Oleh: Asghar Saleh
________
DUA remaja tanggung saling bertukar pukulan. Tangan mereka sesekali menutup wajah. Menghindari pukulan lawan. Seturut itu, kaki-kaki bergerak lincah membawa tubuh menari. Tak ada yang mengalah. Adu pukul itu baru berhenti ketika adzan magrib dari masjid Kesultanan Ternate yang letaknya hanya sepelemparan batu berkumandang. Keduanya saling berpelukan. Kepalan tangan diadu lalu tertawa lepas sebelum berjalan pulang.
Ritual ini nyaris saban sore dilakukan mereka di sebuah gedung yang terletak di pojok selatan lapangan Salero. Heri yang datang lebih dulu selalu menunggu Dani yang masih bermain bola. Lapangan hijau di depan Kedaton Kesultanan Ternate itu tak pernah sepi. Ratusan anak menendang si kulit bundar. Siapa yang datang duluan akan langsung bermain. Berebutan bikin sebuah tim kecil. Ada empat hingga lima tim yang berlaga. Sistemnya kalah-ganti. Yang kalah harus istirahat menunggu giliran lagi. Yang menang jadi raja lapangan.

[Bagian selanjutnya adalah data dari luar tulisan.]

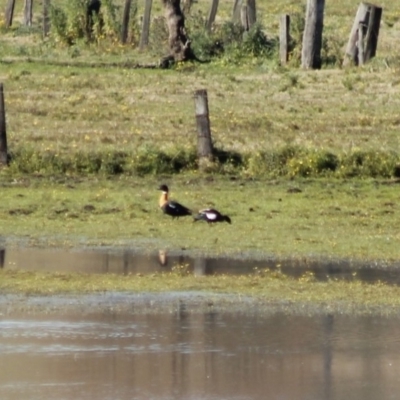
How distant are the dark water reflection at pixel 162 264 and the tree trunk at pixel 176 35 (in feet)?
60.1

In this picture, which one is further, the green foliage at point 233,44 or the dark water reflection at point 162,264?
the green foliage at point 233,44

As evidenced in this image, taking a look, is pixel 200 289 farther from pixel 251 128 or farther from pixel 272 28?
pixel 272 28

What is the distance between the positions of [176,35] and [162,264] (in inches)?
772

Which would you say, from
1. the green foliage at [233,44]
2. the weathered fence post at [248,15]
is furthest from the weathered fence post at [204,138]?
the weathered fence post at [248,15]

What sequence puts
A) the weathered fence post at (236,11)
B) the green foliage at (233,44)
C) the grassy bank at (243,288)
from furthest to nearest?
the weathered fence post at (236,11), the green foliage at (233,44), the grassy bank at (243,288)

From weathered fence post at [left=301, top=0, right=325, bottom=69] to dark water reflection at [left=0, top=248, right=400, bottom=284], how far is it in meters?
17.0

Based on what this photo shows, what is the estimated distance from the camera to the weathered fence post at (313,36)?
3203 cm

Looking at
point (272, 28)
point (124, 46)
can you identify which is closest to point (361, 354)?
point (124, 46)

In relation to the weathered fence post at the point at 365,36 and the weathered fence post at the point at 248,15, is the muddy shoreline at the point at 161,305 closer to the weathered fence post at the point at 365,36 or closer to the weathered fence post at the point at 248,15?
the weathered fence post at the point at 365,36

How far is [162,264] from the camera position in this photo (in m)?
15.0

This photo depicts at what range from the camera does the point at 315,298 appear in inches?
501

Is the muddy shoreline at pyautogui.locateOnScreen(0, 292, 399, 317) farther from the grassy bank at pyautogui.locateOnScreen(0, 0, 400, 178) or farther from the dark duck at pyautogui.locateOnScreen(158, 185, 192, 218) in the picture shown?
the grassy bank at pyautogui.locateOnScreen(0, 0, 400, 178)

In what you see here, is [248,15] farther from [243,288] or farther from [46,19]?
[243,288]

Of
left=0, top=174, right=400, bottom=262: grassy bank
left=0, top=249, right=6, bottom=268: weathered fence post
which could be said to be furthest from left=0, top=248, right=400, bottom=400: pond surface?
left=0, top=174, right=400, bottom=262: grassy bank
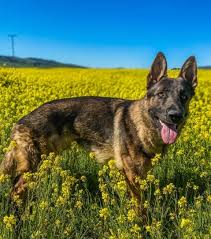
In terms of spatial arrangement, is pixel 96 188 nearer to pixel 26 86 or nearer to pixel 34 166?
pixel 34 166

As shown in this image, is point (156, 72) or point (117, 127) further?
point (117, 127)

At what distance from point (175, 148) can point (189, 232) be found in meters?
4.97

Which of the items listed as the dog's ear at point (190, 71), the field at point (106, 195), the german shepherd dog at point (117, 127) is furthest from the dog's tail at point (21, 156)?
the dog's ear at point (190, 71)

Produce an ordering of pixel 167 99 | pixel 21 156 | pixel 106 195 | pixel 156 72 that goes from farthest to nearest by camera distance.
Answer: pixel 156 72, pixel 21 156, pixel 167 99, pixel 106 195

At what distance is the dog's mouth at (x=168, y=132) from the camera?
659 cm

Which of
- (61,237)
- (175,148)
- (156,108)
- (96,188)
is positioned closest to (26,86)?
(175,148)

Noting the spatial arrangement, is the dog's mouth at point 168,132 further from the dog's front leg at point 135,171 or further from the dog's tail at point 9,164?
the dog's tail at point 9,164

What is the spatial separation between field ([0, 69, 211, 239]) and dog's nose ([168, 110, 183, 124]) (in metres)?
0.58

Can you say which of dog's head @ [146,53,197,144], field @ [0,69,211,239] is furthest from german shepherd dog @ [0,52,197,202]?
field @ [0,69,211,239]

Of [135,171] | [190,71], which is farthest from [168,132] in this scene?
[190,71]

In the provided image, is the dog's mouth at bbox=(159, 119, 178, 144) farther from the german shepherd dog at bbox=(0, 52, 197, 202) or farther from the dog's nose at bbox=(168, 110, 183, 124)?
the dog's nose at bbox=(168, 110, 183, 124)

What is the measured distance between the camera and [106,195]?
5.17 m

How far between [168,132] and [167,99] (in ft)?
1.54

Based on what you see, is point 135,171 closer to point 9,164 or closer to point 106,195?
point 106,195
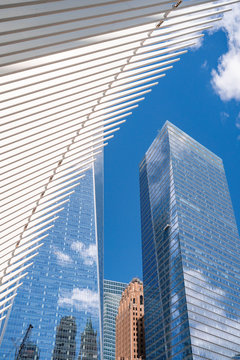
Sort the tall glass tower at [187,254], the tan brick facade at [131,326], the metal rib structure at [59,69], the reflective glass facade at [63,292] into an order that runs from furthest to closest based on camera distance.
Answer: the tan brick facade at [131,326], the reflective glass facade at [63,292], the tall glass tower at [187,254], the metal rib structure at [59,69]

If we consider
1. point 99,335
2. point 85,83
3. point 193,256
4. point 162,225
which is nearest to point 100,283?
point 99,335

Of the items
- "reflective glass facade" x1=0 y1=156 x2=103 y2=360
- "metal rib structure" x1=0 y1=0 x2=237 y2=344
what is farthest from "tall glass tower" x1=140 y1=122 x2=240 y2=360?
"metal rib structure" x1=0 y1=0 x2=237 y2=344

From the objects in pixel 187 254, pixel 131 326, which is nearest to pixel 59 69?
pixel 187 254

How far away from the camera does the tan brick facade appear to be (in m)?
127

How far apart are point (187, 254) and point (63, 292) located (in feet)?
170

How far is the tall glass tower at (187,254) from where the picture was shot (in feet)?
287

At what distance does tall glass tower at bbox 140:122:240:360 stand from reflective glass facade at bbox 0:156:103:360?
2541cm

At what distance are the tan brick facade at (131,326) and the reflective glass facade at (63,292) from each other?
11.1 m

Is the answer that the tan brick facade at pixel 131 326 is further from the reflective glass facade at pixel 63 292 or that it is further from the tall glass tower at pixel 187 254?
the tall glass tower at pixel 187 254

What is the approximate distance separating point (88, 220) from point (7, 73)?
484ft

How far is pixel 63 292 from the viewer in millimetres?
127438

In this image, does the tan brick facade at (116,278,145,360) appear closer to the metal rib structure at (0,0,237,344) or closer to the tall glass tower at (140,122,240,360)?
the tall glass tower at (140,122,240,360)

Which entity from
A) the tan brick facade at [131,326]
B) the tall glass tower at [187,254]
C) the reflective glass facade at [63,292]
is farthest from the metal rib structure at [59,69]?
the tan brick facade at [131,326]

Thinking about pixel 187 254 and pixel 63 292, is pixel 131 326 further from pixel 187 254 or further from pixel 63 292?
pixel 187 254
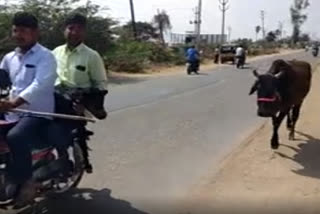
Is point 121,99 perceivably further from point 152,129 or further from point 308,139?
point 308,139

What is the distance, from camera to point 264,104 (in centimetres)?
966

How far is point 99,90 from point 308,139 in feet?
18.4

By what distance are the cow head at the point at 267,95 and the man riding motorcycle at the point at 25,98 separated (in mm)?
4463

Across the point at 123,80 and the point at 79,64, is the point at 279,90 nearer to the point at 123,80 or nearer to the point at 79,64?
the point at 79,64

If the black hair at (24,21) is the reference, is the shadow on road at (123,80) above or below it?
below

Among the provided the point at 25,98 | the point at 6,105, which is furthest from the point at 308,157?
the point at 6,105

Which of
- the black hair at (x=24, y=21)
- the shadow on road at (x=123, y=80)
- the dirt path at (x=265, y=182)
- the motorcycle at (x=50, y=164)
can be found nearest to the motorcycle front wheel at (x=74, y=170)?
the motorcycle at (x=50, y=164)

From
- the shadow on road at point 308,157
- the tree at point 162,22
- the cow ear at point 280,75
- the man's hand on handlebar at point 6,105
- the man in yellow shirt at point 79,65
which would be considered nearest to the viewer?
the man's hand on handlebar at point 6,105

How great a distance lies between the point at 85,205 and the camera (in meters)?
6.53

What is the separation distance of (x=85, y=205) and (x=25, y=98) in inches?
58.3

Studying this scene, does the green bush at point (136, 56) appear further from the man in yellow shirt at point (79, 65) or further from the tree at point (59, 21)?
the man in yellow shirt at point (79, 65)

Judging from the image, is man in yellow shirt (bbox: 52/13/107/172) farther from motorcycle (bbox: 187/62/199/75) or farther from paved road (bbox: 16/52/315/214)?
motorcycle (bbox: 187/62/199/75)

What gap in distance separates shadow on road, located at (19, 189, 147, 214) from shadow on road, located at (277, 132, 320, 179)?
2.86 metres

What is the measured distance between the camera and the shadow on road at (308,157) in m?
8.54
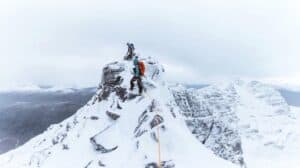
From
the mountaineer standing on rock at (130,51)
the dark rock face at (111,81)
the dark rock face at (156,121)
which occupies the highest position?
the mountaineer standing on rock at (130,51)

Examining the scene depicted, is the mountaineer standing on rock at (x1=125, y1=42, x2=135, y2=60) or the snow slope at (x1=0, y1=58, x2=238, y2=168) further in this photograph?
the mountaineer standing on rock at (x1=125, y1=42, x2=135, y2=60)

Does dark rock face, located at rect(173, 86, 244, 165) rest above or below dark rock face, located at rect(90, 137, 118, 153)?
below

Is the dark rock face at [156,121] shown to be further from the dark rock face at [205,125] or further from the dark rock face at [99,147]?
the dark rock face at [205,125]

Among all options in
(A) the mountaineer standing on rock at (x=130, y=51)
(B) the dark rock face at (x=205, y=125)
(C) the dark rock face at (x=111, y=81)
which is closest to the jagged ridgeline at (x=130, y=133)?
(C) the dark rock face at (x=111, y=81)

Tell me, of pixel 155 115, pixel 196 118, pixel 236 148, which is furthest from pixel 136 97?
pixel 236 148

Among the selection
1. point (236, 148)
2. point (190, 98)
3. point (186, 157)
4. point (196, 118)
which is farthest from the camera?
point (236, 148)

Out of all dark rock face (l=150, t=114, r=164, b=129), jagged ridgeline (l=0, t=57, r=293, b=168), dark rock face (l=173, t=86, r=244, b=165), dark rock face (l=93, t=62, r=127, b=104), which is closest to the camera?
jagged ridgeline (l=0, t=57, r=293, b=168)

Dani lahir dari keluarga sepakbola. Papanya – Abdurahman Tomagola – seorang pemain bola yang disegani sebelum banting setir jadi wasit. Mamanya bernama Onya Gani – seorang perempuan sederhana yang sepanjang hidup membesarkan anak-anaknya dengan kasih sayang berlimpah. Keluarga bahagia ini dikaruniai lima anak. Dani anak ketiga. Dua kakaknya perempuan. Setelah Dani, ada satu laki adik perempuan sebelum si bungsu Rizal yang kita kenal sebagai salah satu “attacking midfielder” terbaik yang pernah dimiliki Persiter Ternate.
Karena itu, tak aneh jika saban sore Dani selalu ada di lapangan bola. Ia sempat bergabung dengan klub Sinar Utara. Bakat bolanya moncer dan beberapa kali jadi pencetak gol terbanyak dalam kompetisi antar sekolah. Ia juga terpilih ikut seleksi tim Soeratin. Namun sebuah ajakan dari Heri mengubah jalan hidupnya. Heri – adik kandung petinju nasional Noce Lukman ini adalah karib yang yang tumbuh bersama dalam “kenakalan remaja” saat itu. hubungan keduanya seperti saudara kandung.
“Saya ajak Dani ke Ambon karena dia teman duel. Dia punya bakat berkelahi dan tidak pernah takut siapapun”. Begitu pengakuan Heri ketika berbincang lewat telepon. Heri yang sudah berlatih rutin di sasana tinju Kie Raha Boxing Camp punya Frice Soleman terpilih untuk bergabung di Pusdiklat tinju di bilangan Karang Panjang Ambon. Penampilannya yang menjanjikan di kejuaraan Walikota Cup membuat tim seleksi kepincut. Namun negosiasi keberangkatan berlangsung alot. “Saya ajukan syarat hanya mau berangkat kalo Dani ikut. Tim bingung dan bertanya siapa Dani. Saya bilang itu teman latihan saya”.

Dani yang mendapat ajakan ke Ambon tak kalah bingungnya. Ia tak punya tekhnik bertinju. Namun jiwa mudanya yang selalu memberontak dan persaudaraan dengan Heri membuat dirinya nekad. Siswa kelas tiga SMP Negeri 1 Ternate ini meminta Heri menghadap papanya untuk dapat restu. “Papa hanya berpesan tak boleh putus sekolah” cerita Dani. Heri yang usianya lebih tua jadi jaminan. Berdua mereka ke Ambon dan bergabung bersama atlet dari berbagai daerah.
Masa itu, Maluku Utara yang masih jadi kabupaten sudah lebih dulu mengirim dua atlet. Albert Papilaya untuk tinju dan seorang atlet perempuan cabang tolak peluru bernama Susan.